Passage.
= Beginning of Section =
UNITED STATES
SECURITIES AND EXCHANGE COMMISSION
Washington, D.C. 20549
FORM 8-K
CURRENT REPORT
PURSUANT TO SECTION 13 OR 15(d)
OF THE SECURITIES EXCHANGE ACT OF 1934
Date of report (Date of earliest event reported): May 5, 2015
ZIOPHARM Oncology, Inc.
(Exact Name of Registrant as Specified in Charter)
Delaware | 001-33038 | 84-1475672 | ||
(State or Other Jurisdiction of Incorporation) | (Commission File Number) | (IRS Employer Identification No.) |
One First Avenue, Parris Building 34, Navy Yard Plaza Boston, Massachusetts | 02129 | |
(Address of Principal Executive Offices) | (Zip Code) |
(617) 259-1970
(Registrant’s telephone number, including area code)
Not applicable
(Former Name or Former Address, if Changed Since Last Report)
Check the appropriate box below if the Form 8-K is intended to simultaneously satisfy the filing obligation of the registrant under any of the following provisions:
¨ | Written communications pursuant to Rule 425 under the Securities Act (17 CFR 230.425). |
¨ | Soliciting material pursuant to Rule 14a-12 under the Exchange Act (17 CFR 240.14a-12). |
¨ | Pre-commencement communications pursuant to Rule 14d-2(b) under the Exchange Act (17 CFR 240.14d-2(b)). |
¨ | Pre-commencement communications pursuant to Rule 13e-4(c) under the Exchange Act (17 CFR 240.13e-4(c)). |
Item 5.02 | Departure of Directors or Certain Officers; Election of Directors; Appointment of Certain Officers; Compensatory Arrangements of Certain Officers |
Appointment of Laurence James Neil Cooper, M.D., Ph.D., as Chief Executive Officer
Effective May 5, 2015, ZIOPHARM Oncology, Inc., or the Company, entered into an employment agreement, or the Agreement, with Laurence James Neil Cooper, M.D., Ph.D., age 50, governing the terms of Dr. Cooper’s employment as the Company’s new Chief Executive Officer for an indefinite term. As contemplated by the Agreement, Dr. Cooper’s employment with the Company commenced May 5, 2015 and he was appointed an executive officer of the Company effective upon such date. Dr. Cooper brings extensive experience in pioneering the development of adoptive cellular therapies in the field of oncology and translating immunology into clinical practice. As described below, Jonathan Lewis, M.D., Ph.D., our former Chief Executive Officer will remain with the Company as a member of our Board of Directors.
= End of Section =
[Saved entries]
= Beginning of Section =
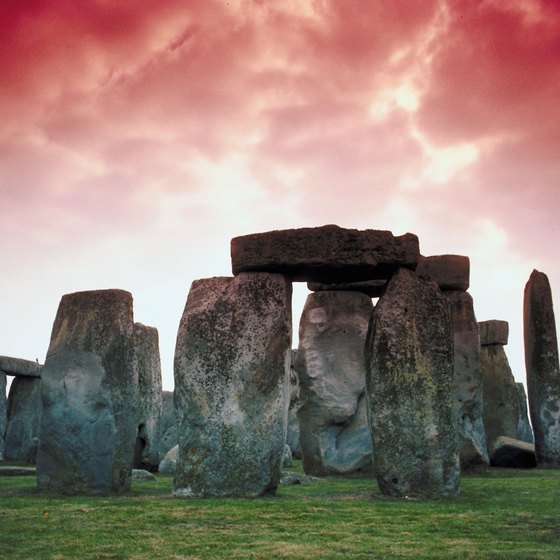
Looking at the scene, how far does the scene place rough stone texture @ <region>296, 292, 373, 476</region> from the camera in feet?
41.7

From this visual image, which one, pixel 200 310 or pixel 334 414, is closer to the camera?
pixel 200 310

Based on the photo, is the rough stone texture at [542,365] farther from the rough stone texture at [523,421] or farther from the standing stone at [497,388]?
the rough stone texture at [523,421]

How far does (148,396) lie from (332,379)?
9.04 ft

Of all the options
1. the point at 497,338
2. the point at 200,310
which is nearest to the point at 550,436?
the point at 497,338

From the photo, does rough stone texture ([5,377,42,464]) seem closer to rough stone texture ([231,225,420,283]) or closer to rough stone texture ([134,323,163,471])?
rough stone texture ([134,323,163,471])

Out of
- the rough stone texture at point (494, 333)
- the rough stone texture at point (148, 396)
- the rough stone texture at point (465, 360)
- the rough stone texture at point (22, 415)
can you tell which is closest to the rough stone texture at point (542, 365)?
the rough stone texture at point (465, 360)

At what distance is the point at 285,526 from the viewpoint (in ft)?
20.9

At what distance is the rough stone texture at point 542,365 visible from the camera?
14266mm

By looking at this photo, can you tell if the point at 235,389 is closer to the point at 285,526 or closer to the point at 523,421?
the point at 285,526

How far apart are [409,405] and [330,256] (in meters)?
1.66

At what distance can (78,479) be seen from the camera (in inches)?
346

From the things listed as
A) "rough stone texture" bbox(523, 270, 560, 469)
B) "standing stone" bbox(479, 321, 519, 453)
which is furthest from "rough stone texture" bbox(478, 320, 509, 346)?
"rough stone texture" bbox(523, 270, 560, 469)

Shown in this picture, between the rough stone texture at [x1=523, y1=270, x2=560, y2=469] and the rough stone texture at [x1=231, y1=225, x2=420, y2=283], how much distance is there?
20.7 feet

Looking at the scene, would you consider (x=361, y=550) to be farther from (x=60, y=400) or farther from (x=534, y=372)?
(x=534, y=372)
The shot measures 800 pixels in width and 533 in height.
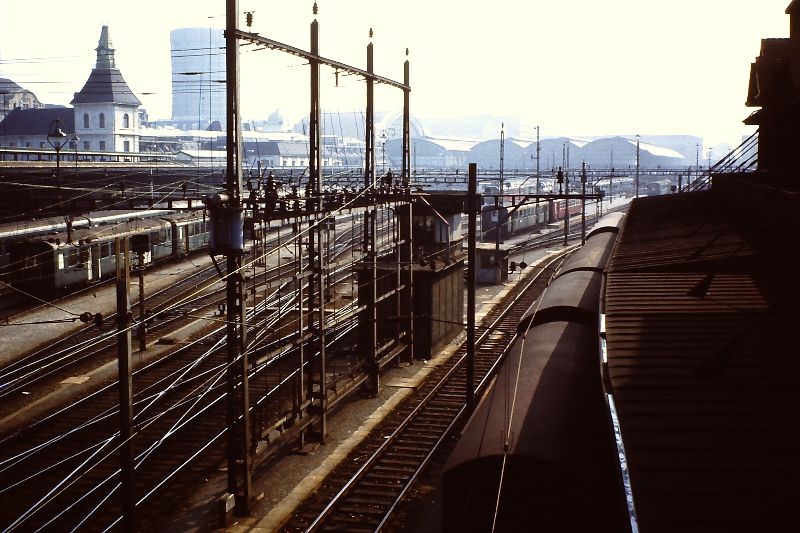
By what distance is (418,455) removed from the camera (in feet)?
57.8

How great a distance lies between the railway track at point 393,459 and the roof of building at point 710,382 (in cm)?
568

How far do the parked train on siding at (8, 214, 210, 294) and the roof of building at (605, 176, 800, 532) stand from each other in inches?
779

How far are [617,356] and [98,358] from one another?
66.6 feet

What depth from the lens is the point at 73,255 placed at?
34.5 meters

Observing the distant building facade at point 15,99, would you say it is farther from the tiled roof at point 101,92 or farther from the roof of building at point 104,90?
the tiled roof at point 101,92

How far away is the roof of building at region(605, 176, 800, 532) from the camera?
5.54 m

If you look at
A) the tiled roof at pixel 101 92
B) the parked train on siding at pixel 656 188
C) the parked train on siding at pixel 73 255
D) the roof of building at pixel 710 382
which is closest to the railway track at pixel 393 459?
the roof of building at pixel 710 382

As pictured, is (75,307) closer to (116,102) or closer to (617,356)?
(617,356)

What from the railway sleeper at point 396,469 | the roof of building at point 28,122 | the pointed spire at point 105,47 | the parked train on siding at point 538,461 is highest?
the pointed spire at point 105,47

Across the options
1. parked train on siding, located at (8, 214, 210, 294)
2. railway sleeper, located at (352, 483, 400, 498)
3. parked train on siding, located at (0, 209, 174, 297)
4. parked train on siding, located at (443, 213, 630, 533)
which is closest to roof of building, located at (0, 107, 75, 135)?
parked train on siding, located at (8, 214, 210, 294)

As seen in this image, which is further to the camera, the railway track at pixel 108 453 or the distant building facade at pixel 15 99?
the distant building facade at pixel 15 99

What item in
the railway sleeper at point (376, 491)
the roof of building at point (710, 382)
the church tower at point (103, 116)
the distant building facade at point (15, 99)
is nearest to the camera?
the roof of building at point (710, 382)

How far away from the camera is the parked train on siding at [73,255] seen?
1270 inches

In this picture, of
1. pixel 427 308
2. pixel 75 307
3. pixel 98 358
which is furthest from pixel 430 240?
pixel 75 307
= End of Section =
= Beginning of Section =
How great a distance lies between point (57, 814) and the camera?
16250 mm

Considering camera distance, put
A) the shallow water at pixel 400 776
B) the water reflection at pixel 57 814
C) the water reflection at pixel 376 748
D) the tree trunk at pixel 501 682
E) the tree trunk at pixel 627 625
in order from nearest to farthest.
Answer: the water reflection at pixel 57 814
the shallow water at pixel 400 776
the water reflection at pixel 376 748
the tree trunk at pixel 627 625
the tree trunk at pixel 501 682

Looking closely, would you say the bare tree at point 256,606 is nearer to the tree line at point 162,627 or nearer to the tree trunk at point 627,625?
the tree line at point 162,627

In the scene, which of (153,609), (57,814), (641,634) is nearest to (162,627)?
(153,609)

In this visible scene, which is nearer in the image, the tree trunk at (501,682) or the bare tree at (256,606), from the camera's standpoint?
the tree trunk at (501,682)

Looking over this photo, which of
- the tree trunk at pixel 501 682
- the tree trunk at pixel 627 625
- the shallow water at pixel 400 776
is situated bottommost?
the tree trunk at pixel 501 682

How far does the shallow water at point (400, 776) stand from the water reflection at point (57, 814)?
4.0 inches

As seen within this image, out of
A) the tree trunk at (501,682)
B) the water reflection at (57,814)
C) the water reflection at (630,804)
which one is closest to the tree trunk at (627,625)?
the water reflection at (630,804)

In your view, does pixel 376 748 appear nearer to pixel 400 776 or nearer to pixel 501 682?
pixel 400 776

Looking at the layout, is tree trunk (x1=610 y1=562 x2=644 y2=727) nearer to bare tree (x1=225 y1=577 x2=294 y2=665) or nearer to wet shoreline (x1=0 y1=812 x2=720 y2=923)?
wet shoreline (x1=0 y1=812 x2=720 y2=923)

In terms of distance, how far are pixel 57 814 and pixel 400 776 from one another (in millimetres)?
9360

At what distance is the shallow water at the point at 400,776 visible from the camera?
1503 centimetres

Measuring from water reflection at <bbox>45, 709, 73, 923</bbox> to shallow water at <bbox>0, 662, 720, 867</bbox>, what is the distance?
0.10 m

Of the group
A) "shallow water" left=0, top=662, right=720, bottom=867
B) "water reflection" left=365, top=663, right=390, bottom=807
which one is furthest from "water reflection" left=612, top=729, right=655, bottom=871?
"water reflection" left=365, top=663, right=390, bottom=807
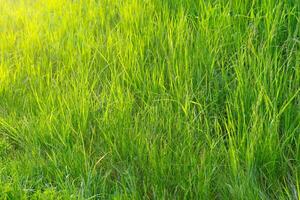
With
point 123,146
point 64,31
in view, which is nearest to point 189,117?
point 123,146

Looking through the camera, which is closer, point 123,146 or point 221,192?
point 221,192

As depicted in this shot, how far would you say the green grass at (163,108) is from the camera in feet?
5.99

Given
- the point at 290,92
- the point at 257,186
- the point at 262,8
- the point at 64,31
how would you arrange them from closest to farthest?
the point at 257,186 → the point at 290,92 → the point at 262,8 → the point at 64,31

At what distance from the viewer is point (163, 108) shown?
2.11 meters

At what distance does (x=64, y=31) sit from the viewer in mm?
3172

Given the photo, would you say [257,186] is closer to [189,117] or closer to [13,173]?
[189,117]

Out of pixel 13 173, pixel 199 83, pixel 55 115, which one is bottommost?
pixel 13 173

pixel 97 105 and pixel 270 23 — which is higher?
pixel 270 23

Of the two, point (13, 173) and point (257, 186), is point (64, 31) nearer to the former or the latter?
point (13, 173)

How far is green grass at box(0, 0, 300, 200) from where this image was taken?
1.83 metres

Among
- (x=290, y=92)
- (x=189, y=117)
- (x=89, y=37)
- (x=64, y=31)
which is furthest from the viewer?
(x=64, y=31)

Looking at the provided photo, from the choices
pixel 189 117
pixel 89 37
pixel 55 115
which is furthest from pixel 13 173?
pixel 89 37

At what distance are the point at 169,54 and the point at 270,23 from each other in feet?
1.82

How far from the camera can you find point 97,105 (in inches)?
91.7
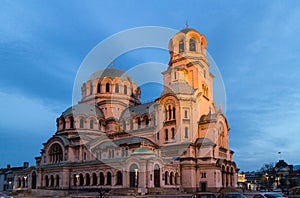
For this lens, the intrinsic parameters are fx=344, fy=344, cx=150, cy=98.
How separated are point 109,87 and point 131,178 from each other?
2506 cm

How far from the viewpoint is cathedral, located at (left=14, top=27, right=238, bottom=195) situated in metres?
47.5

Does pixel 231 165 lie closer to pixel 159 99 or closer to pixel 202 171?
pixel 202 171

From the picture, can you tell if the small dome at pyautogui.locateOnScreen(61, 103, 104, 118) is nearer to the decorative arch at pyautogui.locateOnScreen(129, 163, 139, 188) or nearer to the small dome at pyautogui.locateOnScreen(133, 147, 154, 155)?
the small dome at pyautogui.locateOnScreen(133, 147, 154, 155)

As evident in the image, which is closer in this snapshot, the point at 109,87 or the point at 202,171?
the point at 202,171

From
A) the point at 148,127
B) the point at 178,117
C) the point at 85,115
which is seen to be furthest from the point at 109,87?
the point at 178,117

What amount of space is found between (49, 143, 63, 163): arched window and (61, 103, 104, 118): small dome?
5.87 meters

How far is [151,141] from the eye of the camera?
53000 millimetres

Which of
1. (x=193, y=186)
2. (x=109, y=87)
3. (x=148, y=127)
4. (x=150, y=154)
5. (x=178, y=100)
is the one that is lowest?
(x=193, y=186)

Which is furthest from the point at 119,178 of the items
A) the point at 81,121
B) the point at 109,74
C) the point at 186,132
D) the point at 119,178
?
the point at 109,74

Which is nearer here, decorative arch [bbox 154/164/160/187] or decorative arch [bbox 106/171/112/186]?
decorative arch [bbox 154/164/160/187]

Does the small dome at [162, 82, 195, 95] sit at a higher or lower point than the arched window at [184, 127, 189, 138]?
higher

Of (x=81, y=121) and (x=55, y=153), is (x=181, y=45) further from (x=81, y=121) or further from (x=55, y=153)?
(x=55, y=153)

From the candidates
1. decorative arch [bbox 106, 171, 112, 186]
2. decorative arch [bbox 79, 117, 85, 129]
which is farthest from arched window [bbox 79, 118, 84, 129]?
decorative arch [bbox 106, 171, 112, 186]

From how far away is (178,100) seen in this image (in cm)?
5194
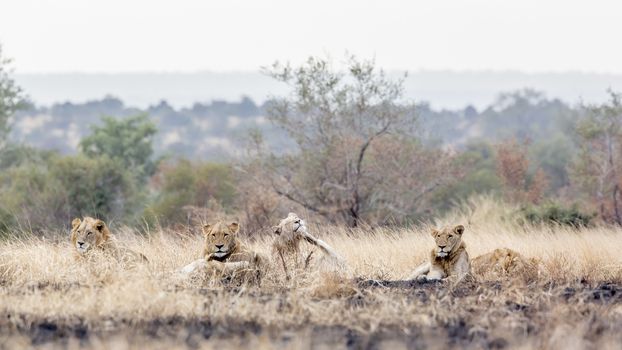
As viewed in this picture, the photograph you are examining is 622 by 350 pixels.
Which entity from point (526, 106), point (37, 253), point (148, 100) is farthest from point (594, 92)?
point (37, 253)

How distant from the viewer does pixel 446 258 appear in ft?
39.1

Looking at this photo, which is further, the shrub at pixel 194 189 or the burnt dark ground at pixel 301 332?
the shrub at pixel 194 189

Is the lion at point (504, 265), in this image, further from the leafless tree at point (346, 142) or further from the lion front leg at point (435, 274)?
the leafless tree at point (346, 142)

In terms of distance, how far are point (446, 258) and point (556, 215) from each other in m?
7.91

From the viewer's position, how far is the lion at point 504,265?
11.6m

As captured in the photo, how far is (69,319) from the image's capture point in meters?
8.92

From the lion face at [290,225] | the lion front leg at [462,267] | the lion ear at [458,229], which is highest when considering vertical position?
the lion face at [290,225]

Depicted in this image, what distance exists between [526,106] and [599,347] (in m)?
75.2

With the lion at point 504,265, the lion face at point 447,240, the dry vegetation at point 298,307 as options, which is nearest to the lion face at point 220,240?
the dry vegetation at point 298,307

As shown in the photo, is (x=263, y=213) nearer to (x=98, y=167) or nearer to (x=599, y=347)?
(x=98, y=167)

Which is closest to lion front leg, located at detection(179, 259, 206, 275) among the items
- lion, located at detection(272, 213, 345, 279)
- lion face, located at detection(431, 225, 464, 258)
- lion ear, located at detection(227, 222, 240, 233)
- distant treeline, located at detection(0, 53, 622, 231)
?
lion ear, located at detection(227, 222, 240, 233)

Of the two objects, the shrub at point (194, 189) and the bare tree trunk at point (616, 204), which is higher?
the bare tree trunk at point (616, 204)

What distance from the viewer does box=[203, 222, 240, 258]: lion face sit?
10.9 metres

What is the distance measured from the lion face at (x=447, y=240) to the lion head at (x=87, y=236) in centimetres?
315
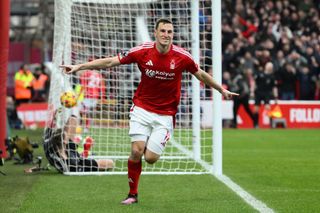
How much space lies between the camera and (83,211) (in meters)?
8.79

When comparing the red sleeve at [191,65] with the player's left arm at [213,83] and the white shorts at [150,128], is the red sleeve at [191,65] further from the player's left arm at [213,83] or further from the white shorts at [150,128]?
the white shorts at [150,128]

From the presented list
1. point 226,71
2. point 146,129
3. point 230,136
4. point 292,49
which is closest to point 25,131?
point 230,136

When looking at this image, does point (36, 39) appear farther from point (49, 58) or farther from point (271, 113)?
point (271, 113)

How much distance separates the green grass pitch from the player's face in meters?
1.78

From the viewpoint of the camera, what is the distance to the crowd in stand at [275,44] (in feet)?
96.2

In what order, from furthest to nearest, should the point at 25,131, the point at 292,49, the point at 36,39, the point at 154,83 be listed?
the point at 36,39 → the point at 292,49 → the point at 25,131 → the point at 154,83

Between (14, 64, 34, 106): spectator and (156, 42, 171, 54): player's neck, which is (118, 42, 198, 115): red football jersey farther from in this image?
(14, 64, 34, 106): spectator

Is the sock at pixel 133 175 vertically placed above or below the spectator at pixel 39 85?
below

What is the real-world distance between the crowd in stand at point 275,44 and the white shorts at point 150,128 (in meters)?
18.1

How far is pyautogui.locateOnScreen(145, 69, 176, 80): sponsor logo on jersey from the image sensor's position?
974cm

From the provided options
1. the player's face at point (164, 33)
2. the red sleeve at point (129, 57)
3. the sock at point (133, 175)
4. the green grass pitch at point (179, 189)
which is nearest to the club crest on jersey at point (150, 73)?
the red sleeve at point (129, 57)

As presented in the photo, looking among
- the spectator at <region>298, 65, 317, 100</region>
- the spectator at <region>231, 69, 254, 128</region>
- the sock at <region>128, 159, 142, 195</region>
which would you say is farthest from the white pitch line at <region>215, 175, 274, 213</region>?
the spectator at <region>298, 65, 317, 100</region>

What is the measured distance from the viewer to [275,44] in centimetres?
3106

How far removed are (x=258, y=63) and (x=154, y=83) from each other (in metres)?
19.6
= End of Section =
Your tasks.
• A. According to the filing, on what date did Dr. Cooper's employment with the company begin?
• B. Reproduce the part of the filing that starts at the words "OF THE SECURITIES" and stops after "Specified in Charter)".

Responses in order.
• A. May 5, 2015

• B.
OF THE SECURITIES EXCHANGE ACT OF 1934
Date of report (Date of earliest event reported): May 5, 2015
ZIOPHARM Oncology, Inc.
(Exact Name of Registrant as Specified in Charter)